◆ Instructions to follow
Starting at the line below that contains "With the options", print each line through the end of the records exactly as it appears.

◆ Rows from a spatial reasoning dataset
──────────

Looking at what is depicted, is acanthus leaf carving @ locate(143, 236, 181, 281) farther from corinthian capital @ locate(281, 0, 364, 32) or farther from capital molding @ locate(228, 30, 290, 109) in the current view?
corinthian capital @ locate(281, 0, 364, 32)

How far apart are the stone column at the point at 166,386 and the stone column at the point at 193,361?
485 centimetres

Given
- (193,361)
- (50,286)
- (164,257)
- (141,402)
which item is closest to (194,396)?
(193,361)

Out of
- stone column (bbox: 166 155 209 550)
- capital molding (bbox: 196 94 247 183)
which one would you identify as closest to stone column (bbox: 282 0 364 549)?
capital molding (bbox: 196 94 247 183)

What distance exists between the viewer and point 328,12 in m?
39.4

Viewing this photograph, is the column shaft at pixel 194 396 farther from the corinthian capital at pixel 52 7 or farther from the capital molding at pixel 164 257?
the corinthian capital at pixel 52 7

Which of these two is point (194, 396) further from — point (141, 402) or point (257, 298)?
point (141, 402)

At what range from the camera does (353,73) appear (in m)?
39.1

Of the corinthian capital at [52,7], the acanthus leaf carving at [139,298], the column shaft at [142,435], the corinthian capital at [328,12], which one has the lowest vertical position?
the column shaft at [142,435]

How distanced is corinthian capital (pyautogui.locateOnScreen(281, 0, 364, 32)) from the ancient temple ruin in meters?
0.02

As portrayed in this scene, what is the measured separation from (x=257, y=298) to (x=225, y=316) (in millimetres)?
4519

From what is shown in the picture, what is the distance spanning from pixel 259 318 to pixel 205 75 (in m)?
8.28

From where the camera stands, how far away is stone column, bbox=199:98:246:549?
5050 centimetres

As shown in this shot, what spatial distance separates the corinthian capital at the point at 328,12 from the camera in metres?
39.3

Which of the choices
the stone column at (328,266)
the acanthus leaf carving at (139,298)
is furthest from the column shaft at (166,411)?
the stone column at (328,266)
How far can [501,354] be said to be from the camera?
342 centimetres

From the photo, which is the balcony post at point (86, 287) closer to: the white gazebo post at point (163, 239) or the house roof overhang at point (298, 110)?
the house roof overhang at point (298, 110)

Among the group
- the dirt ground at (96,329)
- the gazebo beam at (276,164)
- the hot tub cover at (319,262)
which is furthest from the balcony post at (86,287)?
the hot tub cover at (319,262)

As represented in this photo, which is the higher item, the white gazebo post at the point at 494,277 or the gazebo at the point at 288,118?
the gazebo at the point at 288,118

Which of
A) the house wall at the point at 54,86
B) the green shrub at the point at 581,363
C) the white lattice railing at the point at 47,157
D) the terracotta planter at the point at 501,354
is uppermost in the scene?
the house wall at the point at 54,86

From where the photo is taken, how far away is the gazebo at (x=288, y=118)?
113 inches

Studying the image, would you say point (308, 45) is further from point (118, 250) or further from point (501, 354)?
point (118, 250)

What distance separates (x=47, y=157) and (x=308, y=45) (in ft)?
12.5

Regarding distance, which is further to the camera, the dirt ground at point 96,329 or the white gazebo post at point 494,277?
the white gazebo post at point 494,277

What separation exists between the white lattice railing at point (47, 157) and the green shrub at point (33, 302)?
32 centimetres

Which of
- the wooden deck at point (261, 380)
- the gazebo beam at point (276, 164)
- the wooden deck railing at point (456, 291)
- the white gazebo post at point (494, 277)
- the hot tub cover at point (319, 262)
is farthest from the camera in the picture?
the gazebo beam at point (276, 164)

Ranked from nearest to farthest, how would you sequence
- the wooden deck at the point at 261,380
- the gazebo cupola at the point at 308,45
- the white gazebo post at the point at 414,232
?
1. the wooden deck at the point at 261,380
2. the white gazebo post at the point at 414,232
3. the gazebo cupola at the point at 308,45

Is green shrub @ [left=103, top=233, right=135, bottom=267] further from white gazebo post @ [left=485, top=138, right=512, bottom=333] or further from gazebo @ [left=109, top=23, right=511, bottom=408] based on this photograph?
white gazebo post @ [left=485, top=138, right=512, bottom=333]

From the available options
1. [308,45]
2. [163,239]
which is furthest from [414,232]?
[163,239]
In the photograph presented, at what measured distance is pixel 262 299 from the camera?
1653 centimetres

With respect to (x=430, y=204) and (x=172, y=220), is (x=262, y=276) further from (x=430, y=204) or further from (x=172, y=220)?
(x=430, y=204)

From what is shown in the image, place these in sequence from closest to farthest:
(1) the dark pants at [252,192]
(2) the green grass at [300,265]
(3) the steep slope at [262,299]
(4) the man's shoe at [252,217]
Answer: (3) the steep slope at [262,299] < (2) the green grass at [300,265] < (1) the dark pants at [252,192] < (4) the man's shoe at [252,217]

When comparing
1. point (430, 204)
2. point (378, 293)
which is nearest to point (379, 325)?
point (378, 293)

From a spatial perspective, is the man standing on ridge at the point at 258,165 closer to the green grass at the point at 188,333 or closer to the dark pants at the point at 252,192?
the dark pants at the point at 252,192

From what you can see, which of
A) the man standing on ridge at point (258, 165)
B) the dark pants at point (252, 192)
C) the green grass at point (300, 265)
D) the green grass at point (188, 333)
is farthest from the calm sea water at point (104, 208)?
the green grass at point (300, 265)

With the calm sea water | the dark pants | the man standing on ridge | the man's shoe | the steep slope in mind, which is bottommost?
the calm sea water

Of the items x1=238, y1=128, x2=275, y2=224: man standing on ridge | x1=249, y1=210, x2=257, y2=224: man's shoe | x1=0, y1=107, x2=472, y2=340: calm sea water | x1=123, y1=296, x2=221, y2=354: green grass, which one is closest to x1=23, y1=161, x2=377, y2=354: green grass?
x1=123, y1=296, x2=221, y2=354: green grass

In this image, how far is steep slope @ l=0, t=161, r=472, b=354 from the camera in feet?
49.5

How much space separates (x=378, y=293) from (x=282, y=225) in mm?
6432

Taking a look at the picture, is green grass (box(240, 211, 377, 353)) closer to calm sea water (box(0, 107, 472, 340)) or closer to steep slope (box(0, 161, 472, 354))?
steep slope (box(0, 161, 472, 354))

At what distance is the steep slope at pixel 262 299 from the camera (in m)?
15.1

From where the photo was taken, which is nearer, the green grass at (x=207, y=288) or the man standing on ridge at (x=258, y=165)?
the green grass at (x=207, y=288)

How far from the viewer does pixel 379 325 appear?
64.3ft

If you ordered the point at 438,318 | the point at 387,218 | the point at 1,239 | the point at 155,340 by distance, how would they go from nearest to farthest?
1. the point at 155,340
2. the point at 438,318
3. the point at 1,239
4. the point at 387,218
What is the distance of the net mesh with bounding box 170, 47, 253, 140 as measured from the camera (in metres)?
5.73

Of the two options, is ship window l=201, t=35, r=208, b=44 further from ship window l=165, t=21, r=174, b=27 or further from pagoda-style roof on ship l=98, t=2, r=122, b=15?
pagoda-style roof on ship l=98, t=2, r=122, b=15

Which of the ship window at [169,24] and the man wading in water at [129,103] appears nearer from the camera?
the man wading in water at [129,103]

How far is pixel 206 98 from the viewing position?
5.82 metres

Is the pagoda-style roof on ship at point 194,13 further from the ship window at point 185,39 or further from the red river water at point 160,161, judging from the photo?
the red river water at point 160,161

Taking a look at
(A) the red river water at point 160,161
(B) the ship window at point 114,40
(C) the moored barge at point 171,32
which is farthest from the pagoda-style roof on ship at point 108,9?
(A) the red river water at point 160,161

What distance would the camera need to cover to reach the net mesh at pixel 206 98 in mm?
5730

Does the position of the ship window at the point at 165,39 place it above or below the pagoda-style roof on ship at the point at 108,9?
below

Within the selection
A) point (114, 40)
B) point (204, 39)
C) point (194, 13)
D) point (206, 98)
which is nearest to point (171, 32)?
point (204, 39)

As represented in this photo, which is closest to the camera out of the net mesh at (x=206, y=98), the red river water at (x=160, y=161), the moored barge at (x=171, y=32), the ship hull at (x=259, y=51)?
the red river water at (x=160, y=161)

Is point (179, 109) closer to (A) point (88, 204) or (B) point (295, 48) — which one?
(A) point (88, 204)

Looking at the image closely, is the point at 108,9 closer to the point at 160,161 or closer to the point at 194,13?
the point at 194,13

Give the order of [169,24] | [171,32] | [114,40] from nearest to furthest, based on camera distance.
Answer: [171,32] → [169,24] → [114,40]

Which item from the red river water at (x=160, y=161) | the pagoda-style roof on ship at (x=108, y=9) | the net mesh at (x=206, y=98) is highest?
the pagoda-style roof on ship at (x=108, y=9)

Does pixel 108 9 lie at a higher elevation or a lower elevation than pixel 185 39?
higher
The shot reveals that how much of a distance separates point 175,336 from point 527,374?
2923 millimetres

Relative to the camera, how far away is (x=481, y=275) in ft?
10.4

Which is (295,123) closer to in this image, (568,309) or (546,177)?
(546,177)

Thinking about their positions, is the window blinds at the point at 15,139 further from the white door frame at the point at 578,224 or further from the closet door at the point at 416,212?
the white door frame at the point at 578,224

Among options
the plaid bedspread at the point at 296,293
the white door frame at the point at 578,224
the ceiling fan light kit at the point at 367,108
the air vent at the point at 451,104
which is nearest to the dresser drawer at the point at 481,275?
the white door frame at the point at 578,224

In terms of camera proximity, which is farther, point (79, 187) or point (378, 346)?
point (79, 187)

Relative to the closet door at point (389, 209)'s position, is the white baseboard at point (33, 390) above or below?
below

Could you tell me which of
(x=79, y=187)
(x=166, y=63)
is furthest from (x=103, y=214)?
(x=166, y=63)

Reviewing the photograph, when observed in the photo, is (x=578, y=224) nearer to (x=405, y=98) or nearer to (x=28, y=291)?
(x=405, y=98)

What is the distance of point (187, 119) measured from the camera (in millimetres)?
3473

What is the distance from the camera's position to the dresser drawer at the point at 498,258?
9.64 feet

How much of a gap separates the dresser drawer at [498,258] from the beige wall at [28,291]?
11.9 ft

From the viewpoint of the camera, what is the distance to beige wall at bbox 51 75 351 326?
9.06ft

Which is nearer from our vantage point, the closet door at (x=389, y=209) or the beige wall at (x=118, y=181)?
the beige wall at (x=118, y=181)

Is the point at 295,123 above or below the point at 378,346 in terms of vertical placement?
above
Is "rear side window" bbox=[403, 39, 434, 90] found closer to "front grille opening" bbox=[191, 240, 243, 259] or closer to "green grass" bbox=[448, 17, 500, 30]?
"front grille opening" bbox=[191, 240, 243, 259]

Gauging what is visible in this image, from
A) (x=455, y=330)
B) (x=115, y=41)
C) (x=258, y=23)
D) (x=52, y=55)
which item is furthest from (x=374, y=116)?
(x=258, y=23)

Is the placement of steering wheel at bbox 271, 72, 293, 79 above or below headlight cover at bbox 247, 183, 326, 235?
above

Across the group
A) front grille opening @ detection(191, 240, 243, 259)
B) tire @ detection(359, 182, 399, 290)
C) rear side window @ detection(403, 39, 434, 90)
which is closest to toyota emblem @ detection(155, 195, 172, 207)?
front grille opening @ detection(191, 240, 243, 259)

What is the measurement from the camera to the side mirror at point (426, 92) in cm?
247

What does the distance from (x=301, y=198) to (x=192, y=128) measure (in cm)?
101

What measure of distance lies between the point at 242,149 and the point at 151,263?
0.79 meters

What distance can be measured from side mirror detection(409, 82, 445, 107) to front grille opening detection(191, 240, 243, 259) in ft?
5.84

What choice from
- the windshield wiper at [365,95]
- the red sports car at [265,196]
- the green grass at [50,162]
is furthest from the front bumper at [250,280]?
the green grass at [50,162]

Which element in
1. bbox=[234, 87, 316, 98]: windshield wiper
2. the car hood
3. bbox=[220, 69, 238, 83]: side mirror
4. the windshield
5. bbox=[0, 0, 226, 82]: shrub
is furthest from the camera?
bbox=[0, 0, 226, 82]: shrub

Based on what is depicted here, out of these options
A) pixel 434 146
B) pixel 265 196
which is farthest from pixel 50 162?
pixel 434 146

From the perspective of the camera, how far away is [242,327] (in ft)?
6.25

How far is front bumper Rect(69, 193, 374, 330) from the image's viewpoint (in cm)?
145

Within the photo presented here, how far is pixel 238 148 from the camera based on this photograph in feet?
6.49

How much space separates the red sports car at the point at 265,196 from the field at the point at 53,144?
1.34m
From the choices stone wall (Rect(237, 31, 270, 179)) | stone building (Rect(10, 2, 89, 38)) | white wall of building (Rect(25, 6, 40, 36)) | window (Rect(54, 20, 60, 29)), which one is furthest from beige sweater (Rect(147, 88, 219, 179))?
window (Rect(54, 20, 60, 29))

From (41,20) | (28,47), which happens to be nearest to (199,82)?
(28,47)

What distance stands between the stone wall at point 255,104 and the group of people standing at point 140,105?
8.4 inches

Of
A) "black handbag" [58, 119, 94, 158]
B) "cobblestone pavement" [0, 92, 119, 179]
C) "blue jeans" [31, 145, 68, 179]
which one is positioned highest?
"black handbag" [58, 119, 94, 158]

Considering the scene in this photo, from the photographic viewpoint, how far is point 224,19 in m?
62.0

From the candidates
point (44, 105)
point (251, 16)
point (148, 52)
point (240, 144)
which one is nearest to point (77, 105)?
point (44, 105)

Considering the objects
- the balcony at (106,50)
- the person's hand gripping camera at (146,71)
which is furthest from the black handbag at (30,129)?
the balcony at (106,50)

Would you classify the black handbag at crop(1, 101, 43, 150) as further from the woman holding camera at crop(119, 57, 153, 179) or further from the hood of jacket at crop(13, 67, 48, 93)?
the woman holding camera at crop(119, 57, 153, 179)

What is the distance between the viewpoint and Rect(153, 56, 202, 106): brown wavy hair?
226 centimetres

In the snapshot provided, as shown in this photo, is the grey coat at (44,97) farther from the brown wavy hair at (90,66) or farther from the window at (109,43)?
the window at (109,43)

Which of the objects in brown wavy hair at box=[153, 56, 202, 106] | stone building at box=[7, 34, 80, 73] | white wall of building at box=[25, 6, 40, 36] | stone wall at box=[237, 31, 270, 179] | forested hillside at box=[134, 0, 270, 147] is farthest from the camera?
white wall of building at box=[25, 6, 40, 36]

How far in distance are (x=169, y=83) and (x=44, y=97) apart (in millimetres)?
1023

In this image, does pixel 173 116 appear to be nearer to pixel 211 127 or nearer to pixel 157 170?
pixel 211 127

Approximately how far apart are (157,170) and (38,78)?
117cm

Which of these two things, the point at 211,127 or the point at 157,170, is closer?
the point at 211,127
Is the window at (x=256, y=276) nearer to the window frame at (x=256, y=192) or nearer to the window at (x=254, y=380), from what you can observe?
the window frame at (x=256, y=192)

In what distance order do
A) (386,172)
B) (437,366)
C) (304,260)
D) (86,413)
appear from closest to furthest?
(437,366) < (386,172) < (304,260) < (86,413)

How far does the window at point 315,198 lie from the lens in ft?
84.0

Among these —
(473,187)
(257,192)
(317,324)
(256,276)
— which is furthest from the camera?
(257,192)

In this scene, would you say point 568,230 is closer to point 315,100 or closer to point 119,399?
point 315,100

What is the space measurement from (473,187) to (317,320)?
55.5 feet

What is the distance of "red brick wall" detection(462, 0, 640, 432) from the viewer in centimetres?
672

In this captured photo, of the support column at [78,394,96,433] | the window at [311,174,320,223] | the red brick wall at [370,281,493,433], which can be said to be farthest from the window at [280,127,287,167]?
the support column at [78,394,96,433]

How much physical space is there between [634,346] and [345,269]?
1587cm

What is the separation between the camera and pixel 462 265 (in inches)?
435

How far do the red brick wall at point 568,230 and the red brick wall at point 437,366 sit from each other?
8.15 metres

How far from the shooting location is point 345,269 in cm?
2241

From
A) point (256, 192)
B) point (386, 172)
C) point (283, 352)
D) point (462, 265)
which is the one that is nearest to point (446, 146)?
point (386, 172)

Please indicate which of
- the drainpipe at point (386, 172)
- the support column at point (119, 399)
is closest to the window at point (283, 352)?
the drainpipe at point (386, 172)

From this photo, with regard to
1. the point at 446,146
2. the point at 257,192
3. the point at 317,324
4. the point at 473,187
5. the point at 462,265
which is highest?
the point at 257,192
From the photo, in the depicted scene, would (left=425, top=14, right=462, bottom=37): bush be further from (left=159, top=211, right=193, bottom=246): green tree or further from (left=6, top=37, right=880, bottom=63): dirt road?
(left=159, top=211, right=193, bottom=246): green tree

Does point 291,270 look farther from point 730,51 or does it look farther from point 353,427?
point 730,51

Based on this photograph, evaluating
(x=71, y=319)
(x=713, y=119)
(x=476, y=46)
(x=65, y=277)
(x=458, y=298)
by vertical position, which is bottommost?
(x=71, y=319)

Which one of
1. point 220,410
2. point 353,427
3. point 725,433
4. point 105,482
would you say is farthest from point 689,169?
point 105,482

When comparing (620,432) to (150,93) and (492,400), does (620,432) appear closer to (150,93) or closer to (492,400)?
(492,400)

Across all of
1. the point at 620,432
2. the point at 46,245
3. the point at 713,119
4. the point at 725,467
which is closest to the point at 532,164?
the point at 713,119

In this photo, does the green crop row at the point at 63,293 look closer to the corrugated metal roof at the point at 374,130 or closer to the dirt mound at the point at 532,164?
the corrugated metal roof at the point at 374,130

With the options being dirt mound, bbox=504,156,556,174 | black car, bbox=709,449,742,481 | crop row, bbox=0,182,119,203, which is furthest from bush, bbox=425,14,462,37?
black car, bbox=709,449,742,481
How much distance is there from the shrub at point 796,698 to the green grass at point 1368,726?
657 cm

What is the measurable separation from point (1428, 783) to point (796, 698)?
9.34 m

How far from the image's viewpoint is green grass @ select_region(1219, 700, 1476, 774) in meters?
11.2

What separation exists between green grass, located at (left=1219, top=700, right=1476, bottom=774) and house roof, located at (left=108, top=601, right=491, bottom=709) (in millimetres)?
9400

──────────

◆ Exercise answer
With the options being dirt mound, bbox=504,156,556,174 | black car, bbox=709,449,742,481 | crop row, bbox=0,182,119,203, which is furthest from bush, bbox=425,14,462,37?
black car, bbox=709,449,742,481
How much distance is there from the shrub at point 796,698 to the green grass at point 1368,726?
657 cm

What is the measurable separation from point (1428, 783) to point (796, 698)?
9.34 m

How far from the image's viewpoint is green grass @ select_region(1219, 700, 1476, 774) in meters?
11.2

What separation exists between green grass, located at (left=1219, top=700, right=1476, bottom=774) and house roof, located at (left=108, top=601, right=491, bottom=709) (in millimetres)?
9400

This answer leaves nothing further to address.